------ Text passage
Raspberry PI Pico and, even more, the Pico W model are excellent devices for IoT projects. Where the power supply is hard to find, powering the Raspberry PI Pico with a solar cell may give you the ability to make your project flexible enough for deploying it in remote zones
In this tutorial, I will show you how to power a Raspberry PI Pico with Solar Cells. Moreover, I will also include an external battery as a backup power supply for the
moments when light is unavailable.
The Solar Cells
A solar cell, or photovoltaic cell, is an electronic device that converts the energy of light directly into electricity by the photovoltaic effect. Which is a physical and chemical phenomenon (ref. wikipedia.org). I’m not going to describe in detail how solar cells work. The web is full of web pages able to do this job better than me. For the sake of this tutorial, what is important to understand is the measures coming from their datasheet.
------------
------ Supplied entries
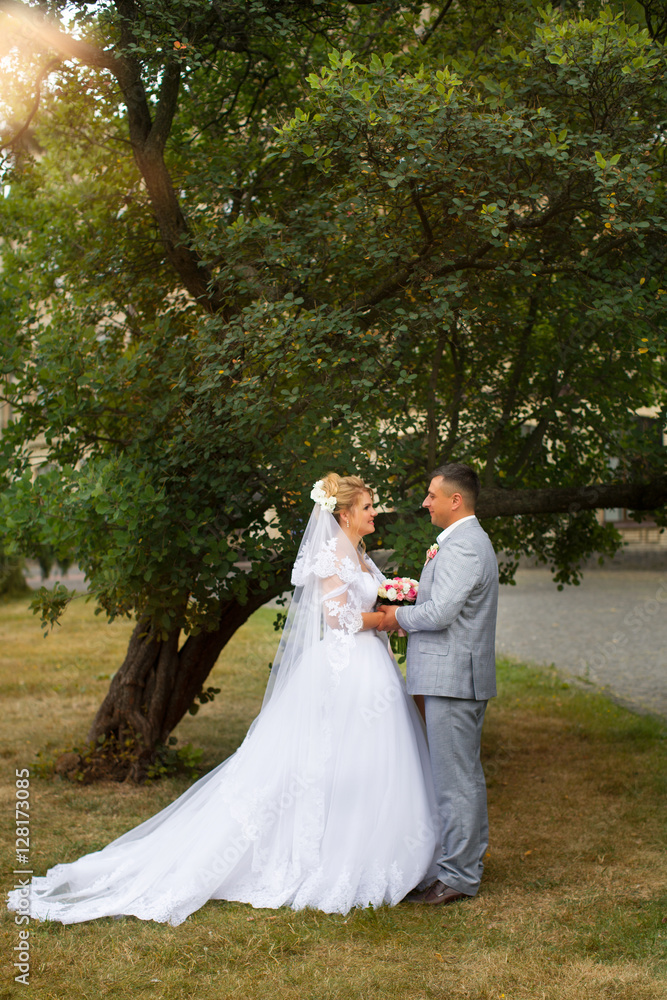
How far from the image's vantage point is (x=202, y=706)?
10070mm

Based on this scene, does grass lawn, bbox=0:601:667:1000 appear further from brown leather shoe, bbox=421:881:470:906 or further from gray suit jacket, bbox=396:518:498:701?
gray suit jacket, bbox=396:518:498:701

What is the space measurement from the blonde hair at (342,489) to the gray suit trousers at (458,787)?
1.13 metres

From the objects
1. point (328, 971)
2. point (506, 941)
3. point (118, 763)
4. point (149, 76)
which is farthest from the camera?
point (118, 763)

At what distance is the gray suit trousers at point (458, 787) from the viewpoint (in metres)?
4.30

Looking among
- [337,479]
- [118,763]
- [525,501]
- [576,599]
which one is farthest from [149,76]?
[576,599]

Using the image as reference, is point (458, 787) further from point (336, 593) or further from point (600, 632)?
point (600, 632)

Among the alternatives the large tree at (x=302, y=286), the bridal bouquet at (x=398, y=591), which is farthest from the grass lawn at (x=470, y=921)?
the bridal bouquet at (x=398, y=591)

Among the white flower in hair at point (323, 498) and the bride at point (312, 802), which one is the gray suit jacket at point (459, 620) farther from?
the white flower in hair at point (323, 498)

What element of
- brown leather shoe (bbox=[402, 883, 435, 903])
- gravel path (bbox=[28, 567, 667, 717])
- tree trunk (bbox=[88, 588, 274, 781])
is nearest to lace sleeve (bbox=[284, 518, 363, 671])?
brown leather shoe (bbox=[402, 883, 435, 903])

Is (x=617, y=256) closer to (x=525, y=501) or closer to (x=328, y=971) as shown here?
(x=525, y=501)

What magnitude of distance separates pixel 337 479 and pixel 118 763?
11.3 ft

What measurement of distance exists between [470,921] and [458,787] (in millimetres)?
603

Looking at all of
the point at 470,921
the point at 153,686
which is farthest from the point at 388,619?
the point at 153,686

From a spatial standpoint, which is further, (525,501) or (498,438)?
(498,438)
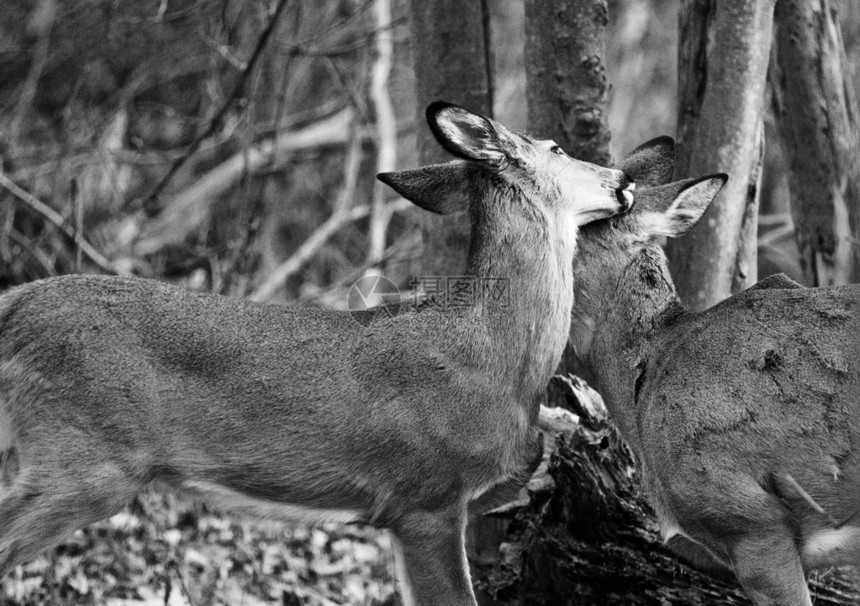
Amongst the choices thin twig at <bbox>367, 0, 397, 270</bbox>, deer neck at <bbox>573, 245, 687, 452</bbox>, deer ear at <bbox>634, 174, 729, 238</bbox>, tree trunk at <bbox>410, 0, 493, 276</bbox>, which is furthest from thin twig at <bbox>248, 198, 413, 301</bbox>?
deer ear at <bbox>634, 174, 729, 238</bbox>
------------
Copy the Pico solar power text word for word, from "The Solar Cells" up to and including "from their datasheet.". The entries have no connection to the Pico solar power text.

:: Task solution ::
The Solar Cells
A solar cell, or photovoltaic cell, is an electronic device that converts the energy of light directly into electricity by the photovoltaic effect. Which is a physical and chemical phenomenon (ref. wikipedia.org). I’m not going to describe in detail how solar cells work. The web is full of web pages able to do this job better than me. For the sake of this tutorial, what is important to understand is the measures coming from their datasheet.